Bu düzenleme uyarınca getirilen yaptırımın iki koşulun bir arada bulunması halinde uygulanacağı görülmekte olup, bunlardan birincisi tescili istenen markanın daha önce tescilli bulunan markanın aynısı veya benzeri olması, ikincisi ise; her iki markanın da aynı veya benzer tür mal ve hizmetlerde kullanılmasının gerekmesidir. Ancak burada 556 s. KHK’nin 8. maddesinin (4.) bendinin hatırlatılması da gereklidir. Zira tescil edilmiş veya tescil için başvurusu yapılmış markanın, toplumda ulaştığı tanınmışlık düzeyi nedeniyle haksız bir yararın sağlanabileceği, markanın itibarına zarar verebileceği veya tescil için başvurusu yapılmış markanın ayırt edici karakterini zedeleyici sonuçlar doğurabileceği durumda, tescil edilmiş veya tescil için başvurusu daha önce yapılmış bir marka sahibinin itirazı üzerine, farklı mal veya hizmetlerde kullanılacak olsa bile, sonraki markanın tescil başvurusu ret edilebilecektir.

Görev: Marka tescil başvurusunun reddine ilişkin yukarıdaki metni, son cümlesinden sonra devam ettirin.

Verilen Materyal:

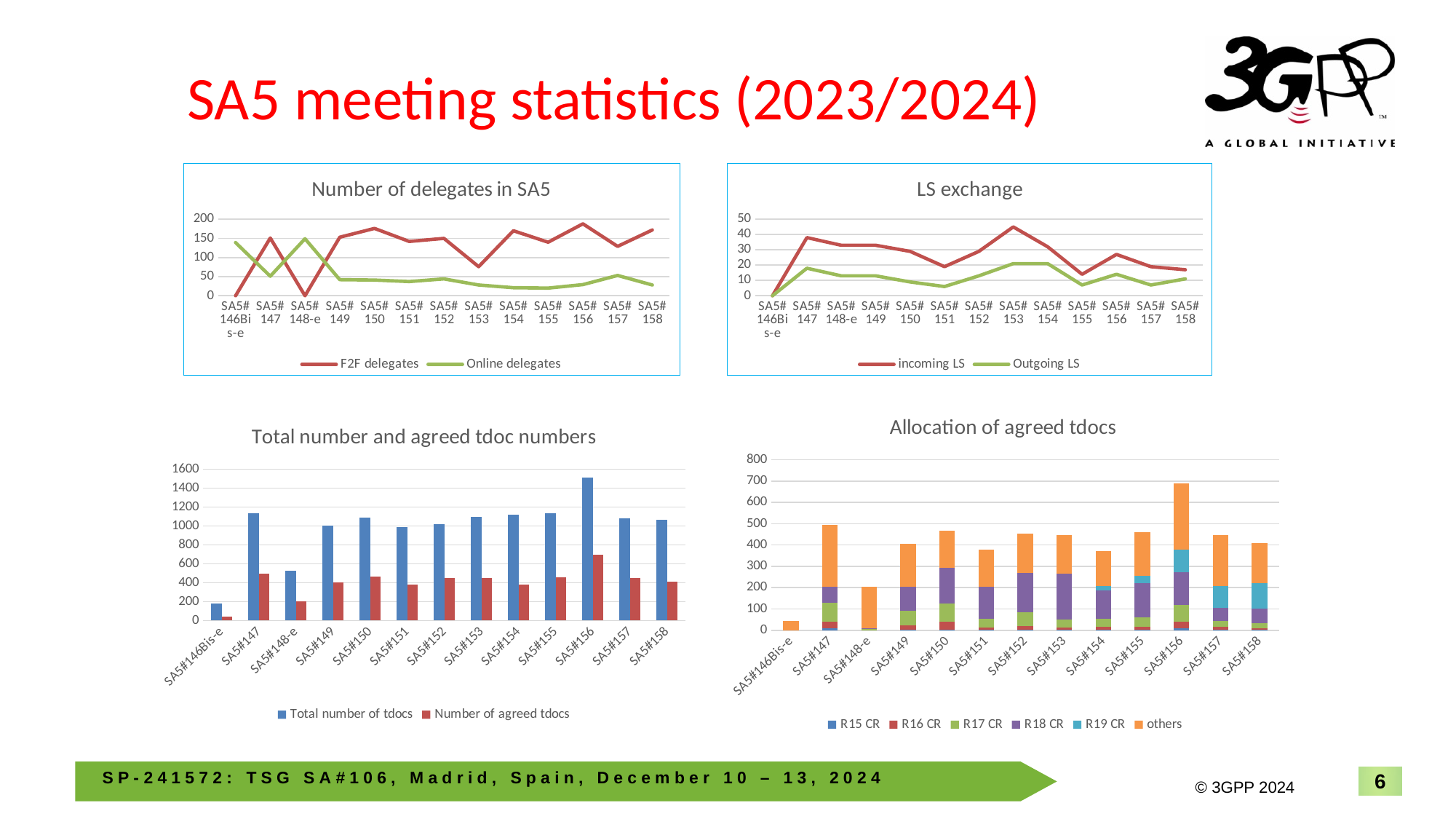
In the 'LS exchange' chart, at which meeting is the incoming LS value highest? SA5#153 In the 'Number of delegates in SA5' chart, at which meeting is the F2F delegates value highest? SA5#156 What kind of chart is the 'Total number and agreed tdoc numbers' chart? bar chart In the 'Allocation of agreed tdocs' chart, which has the taller stacked bar, SA5#147 or SA5#148-e? SA5#147 In the 'Allocation of agreed tdocs' chart, how many series does the legend list? 6 In the 'Number of delegates in SA5' chart, how many series does the legend list? 2 In the 'Number of delegates in SA5' chart, is the F2F delegates value for SA5#156 greater or less than 150? greater In the 'LS exchange' chart, is the Outgoing LS value for SA5#151 greater or less than 10? less In the 'Total number and agreed tdoc numbers' chart, at which meeting is the Total number of tdocs highest? SA5#156 In the 'Number of delegates in SA5' chart, is the Online delegates value for SA5#158 greater or less than 50? less What kind of chart is the 'LS exchange' chart? line chart In the 'Total number and agreed tdoc numbers' chart, how many meetings are shown on the x axis? 13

Görev Yanıtı:
Halk tarafından karıştırılma ihtimalinde ölçü ise; bu işin ilgilisi veya uzmanı değil, tüketici olan halk olduğunun göz önünde tutulmasıdır. Karıştırılma ihtimalinde önemli olan husus, halkın bu iki işaret arasında herhangi bir şekilde herhangi bir sebeple bağlantı kurma ihtimalidir. Buradaki “ihtimal” kelimesi özenle ve özellikle kullanılmış bir kelime olup, şekil, ses, anlam, genel görünüm, çağrışım ve bir seri içinde bulunma izlenimi bu kapsamda değerlendirilmektedir.
Hatta, markalar arasında birçok noktada fark bulunduğu tespit edilse bile “umumi intiba” ikisinin karıştırılabileceği yönünde ise, iki işaret arasında karıştırma ihtimalinin bulunduğu kabul edilmelidir (Ünal Tekinalp, Fikri Mülkiyet Hukuku İst.2012, s. 443).
Eş söyleyişle iltibas tehlikesi; görsel, biçimsel, anlamsal, işitsel benzerlikler, çağrıştırma, bir bütün olarak uyandırdığı toplu kanaat, malın veya hizmetin hitap ettiği alıcı grubunun toplumsal düzeyi ve durumu, markayı taşıyan malın değeri ve alıcının bu malı almaya ayırdığı zaman, markanın esas unsurları ve tamamlayıcı unsurları, karşılaştırılan işaretler arasındaki benzerlik, telaffuz, anlam veya biçimden, işaretlerin toplu olarak bıraktığı izlenimden, seri içine girmekten veya başka bir çağrışımdan kaynaklanabilir. Yine halkın, karşılaştırılan işaretler arasında her hangi bir şekilde “bağlantı” kurabilmesi de benzerlik bulunduğunu kabul etmek için yeterli olmaktadır.
Bu açıklamalar ışığında somut olay incelendiğinde; davacı şirketin 2007/29771 sayılı “Banat Şey + şekil” ibareli markası 10. sınıftaki emtialar için 01.06.2007 tarihi itibariyle koruma altına alınmıştır.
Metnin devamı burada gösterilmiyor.